Jabhat al Nusrah is openly loyal to al Qaeda’s senior leadership.
At first, al Qaeda’s senior leaders attempted to hide the depth of their relationship with Jabhat al Nusrah. But after its disagreements with the Islamic State broke into the public, the emir of Nusrah, Abu Muhammad al Julani, revealed that he had sworn a bayat (oath of allegiance) to Ayman al Zawahiri. The group’s top sharia (Islamic law) official publicly reaffirmed the group’s allegiance to Zawahiri as recently as late July.
Thus, Jabhat al Nusrah is one of the five official regional branches of al Qaeda. The other four are: al Qaeda in the Islamic Maghreb (AQIM), al Qaeda in the Arabian Peninsula (AQAP), Shabaab in Somalia, and al Qaeda in the Indian Subcontinent (AQIS). They are all pursuing al Qaeda’s agenda, as are groups that al Qaeda has clandestinely spawned or allied with.
Despite their differences, Jabhat al Nusrah and the Islamic State share many of the same goals.
The overwhelming majority of Jabhat al Nusrah’s resources have been devoted to overthrowing Bashar al Assad’s regime. Nusrah has worked hard to embed itself with the Syrian rebellion. This is because Nusrah wants to establish an Islamic state in the areas “liberated” from Assad’s control. This state would be governed according to al Qaeda’s radical version of sharia law. Nusrah officials have repeatedly stated that this is their goal.
Of course, this is also the goal of Abu Bakr al Baghdadi and his self-named Islamic State. Nusrah disagrees with the Islamic State over how to build an Islamic state.
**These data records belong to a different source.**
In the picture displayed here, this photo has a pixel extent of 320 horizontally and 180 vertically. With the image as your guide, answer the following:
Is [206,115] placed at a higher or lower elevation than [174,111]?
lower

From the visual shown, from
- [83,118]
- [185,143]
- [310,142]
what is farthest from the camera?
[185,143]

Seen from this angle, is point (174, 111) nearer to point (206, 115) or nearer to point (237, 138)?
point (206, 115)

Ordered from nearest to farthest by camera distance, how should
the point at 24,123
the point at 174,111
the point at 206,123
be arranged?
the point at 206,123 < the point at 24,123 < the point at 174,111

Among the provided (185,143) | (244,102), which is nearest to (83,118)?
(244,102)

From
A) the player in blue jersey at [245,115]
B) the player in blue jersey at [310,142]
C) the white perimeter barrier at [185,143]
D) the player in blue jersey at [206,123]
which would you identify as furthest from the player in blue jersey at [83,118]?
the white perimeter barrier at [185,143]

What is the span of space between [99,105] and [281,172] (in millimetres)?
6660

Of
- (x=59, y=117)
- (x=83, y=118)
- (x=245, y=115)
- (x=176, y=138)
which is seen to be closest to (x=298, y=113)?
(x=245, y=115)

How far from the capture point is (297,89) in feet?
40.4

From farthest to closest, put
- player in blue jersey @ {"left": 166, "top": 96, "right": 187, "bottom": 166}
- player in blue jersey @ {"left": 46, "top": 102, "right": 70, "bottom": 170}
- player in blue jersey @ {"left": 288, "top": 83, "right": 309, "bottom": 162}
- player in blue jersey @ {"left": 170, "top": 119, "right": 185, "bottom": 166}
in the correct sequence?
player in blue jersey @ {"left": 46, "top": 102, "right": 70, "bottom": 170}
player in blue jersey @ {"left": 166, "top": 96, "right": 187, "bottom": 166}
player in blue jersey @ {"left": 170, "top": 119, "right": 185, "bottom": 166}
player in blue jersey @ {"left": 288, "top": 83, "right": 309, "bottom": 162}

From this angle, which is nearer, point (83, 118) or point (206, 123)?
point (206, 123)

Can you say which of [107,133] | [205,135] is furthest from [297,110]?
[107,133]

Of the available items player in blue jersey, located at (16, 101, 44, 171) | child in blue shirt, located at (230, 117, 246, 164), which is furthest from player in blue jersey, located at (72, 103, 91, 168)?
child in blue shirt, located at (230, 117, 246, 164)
Baghdadi also believes that he is the top jihadist on the planet, but Nusrah and al Qaeda’s senior leaders disagree.
Many commentators and terrorism experts believe that al Qaeda is devoted solely to waging a “global jihad,” that is, attempting to strike in the West. “Local jihad,” or seeking to win territory in various unstable warzones, is supposedly the pursuit of other groups. This is a false dichotomy. Most of al Qaeda’s efforts inside Syria, via Jabhat al Nusrah and other groups, have been dedicated to winning power locally.
As can be seen with the Khorasan group, some part of the al Qaeda’s efforts will always be devoted to attacking the West.
However, al Qaeda has always had bigger plans and the U.S. should continue to factor this into any sustained bombing campaign.
Thomas Joscelyn is a senior fellow at the Foundation for Defense of Democracies.